Reproduce every one of the records below word for word, leaving out the pictures.

(Scene-based spatial questions)
==============================
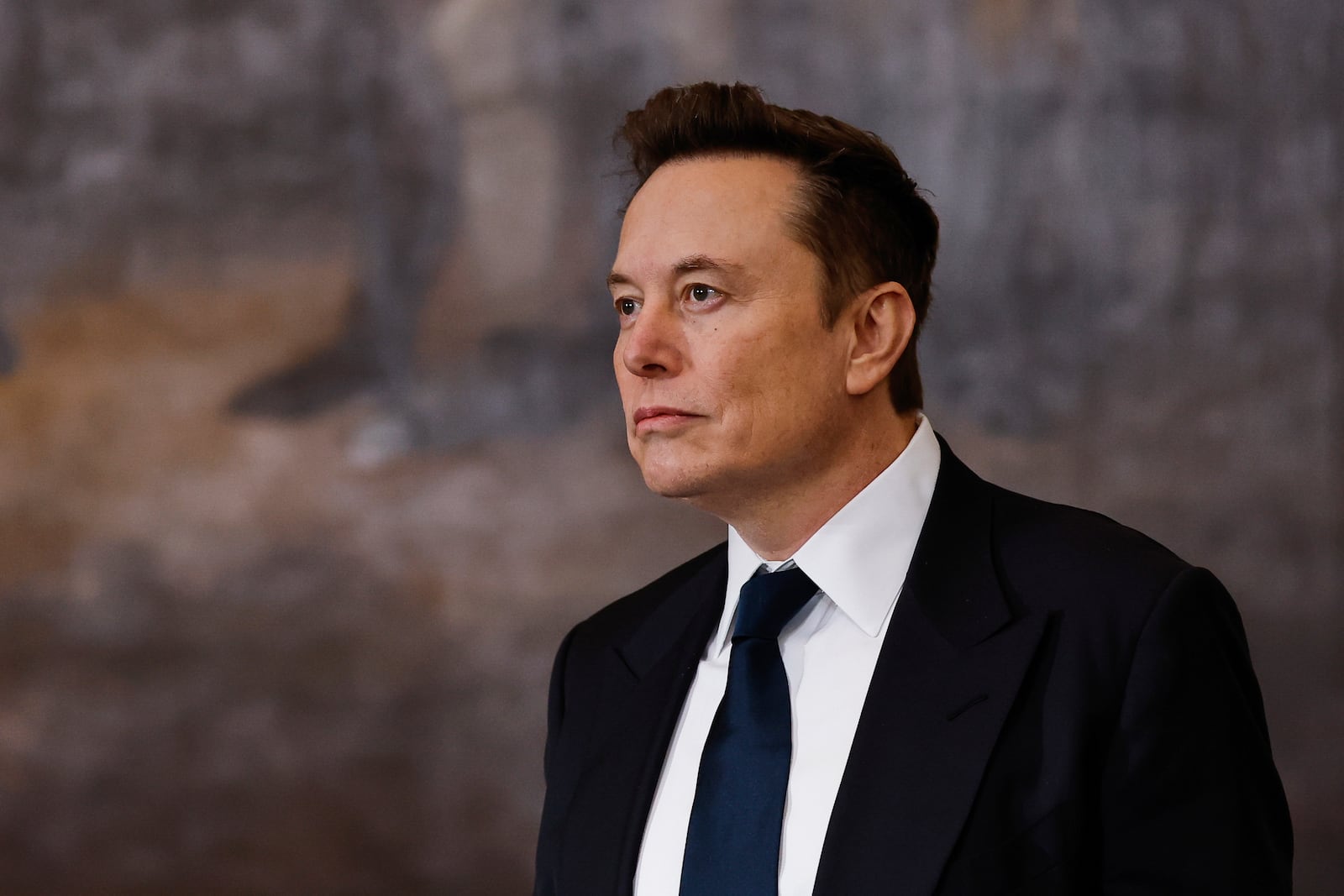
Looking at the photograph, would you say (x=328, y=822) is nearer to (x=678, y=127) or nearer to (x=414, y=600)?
(x=414, y=600)

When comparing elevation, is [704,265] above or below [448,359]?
below

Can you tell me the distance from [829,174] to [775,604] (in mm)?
655

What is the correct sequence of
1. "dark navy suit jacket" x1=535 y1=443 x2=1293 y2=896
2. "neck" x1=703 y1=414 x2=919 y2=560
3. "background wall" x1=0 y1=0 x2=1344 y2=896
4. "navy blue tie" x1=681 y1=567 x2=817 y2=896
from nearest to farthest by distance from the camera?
"dark navy suit jacket" x1=535 y1=443 x2=1293 y2=896
"navy blue tie" x1=681 y1=567 x2=817 y2=896
"neck" x1=703 y1=414 x2=919 y2=560
"background wall" x1=0 y1=0 x2=1344 y2=896

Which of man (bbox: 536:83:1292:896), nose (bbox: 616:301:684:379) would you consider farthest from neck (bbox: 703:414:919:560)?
nose (bbox: 616:301:684:379)

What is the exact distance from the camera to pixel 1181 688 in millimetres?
1649

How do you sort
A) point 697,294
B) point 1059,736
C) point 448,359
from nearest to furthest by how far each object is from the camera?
point 1059,736, point 697,294, point 448,359

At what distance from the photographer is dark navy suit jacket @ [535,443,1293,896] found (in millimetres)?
1631

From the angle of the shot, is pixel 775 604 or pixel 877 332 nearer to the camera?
pixel 775 604

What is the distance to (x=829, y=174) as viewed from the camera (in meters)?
2.10

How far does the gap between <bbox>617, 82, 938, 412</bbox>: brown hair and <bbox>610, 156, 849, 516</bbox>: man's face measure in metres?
0.05

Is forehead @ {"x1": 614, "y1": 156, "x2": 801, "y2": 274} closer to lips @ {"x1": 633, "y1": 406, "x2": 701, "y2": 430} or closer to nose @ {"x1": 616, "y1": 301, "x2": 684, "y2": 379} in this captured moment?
nose @ {"x1": 616, "y1": 301, "x2": 684, "y2": 379}

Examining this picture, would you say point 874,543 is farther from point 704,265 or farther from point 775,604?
point 704,265

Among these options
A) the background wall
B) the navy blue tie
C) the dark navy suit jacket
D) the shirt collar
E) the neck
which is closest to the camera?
the dark navy suit jacket

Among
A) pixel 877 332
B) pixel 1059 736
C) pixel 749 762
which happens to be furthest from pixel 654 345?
==============================
The result =
Looking at the photograph, would you say (x=328, y=822) is nearer to (x=678, y=127) or nearer to (x=414, y=600)?
(x=414, y=600)

When comparing elevation, is [704,265] above or below [448,359]?
below

Can you tell me the distance from [829,174] to [775,604] (in mm)?
655

What is the correct sequence of
1. "dark navy suit jacket" x1=535 y1=443 x2=1293 y2=896
2. "neck" x1=703 y1=414 x2=919 y2=560
3. "background wall" x1=0 y1=0 x2=1344 y2=896
4. "navy blue tie" x1=681 y1=567 x2=817 y2=896
from nearest to farthest by distance from the camera?
"dark navy suit jacket" x1=535 y1=443 x2=1293 y2=896
"navy blue tie" x1=681 y1=567 x2=817 y2=896
"neck" x1=703 y1=414 x2=919 y2=560
"background wall" x1=0 y1=0 x2=1344 y2=896

Which of man (bbox: 536:83:1292:896), nose (bbox: 616:301:684:379) would you consider farthest from neck (bbox: 703:414:919:560)?
nose (bbox: 616:301:684:379)

What is the exact distance from the camera to pixel 1181 688 in millimetres?
1649

How do you sort
A) point 697,294
B) point 1059,736
C) point 448,359
from nearest to furthest by how far each object is from the camera?
point 1059,736, point 697,294, point 448,359

At what distance from the photographer is dark navy suit jacket @ [535,443,1293,896] found (in millimetres)?
1631

From the angle of the shot, is pixel 775 604 or pixel 877 332 nearer to the camera?
pixel 775 604

What is the distance to (x=829, y=174) as viewed from the camera (in meters)?
2.10

How far does the gap between <bbox>617, 82, 938, 412</bbox>: brown hair and <bbox>610, 156, 849, 516</bbox>: man's face measure in metres?
0.05

Is forehead @ {"x1": 614, "y1": 156, "x2": 801, "y2": 274} closer to lips @ {"x1": 633, "y1": 406, "x2": 701, "y2": 430} or closer to nose @ {"x1": 616, "y1": 301, "x2": 684, "y2": 379} in this captured moment?
nose @ {"x1": 616, "y1": 301, "x2": 684, "y2": 379}

Examining this picture, would you say point 874,543 is farther from point 704,265 or farther from point 775,604?
point 704,265

Among these options
A) the background wall
B) the navy blue tie
C) the dark navy suit jacket
D) the shirt collar
E) the neck
which is closest to the camera?
the dark navy suit jacket

Among
A) pixel 877 332
B) pixel 1059 736
C) pixel 749 762
which happens to be furthest from pixel 654 345?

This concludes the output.